# work visa?



## newyorkers (Aug 5, 2011)

Anyone have any idea if a work visa is required to be employed in HK (US citizen) by a US based company? What's the process timing - I read that it takes some time and you're not allowed to work while waiting for a basic work visa. Any help would be appreciated.


----------



## Golo (Apr 15, 2011)

newyorkers said:


> Anyone have any idea if a work visa is required to be employed in HK (US citizen) by a US based company? What's the process timing - I read that it takes some time and you're not allowed to work while waiting for a basic work visa. Any help would be appreciated.


This is the best site for that information.

The Government of the Hong Kong Special Administrative Region - Immigration Department


----------



## Wendy from NorthEast UK. (Aug 13, 2011)

newyorkers said:


> Anyone have any idea if a work visa is required to be employed in HK (US citizen) by a US based company? What's the process timing - I read that it takes some time and you're not allowed to work while waiting for a basic work visa. Any help would be appreciated.

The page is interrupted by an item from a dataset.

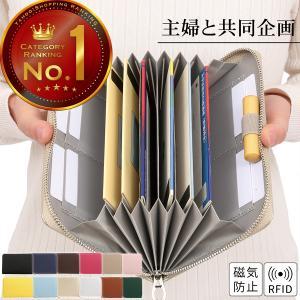 1位獲得 通帳ケース 磁気防止 カードケース じゃばら 通帳入れ ブランド パスポートケース 大容量 通帳8冊カード12枚 小銭ポケット ポイント消化|magokoroya-yahuu
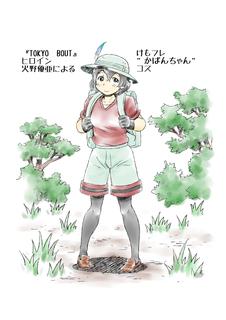 カバンちゃんコス.jpg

Yes, as a US citizen, you'd need a work visa to be employed in Hong Kong even if you're working for a US based company. The HR department of the US company will usually help you through the process.


----------



## Iron Horse (Apr 10, 2008)

I believe you have to have the work visa. Recently had my completed. Received an invitation letter from my company, filled out the visa form, along with a passport sized photo, and the payment. Total time took just under two weeks.


----------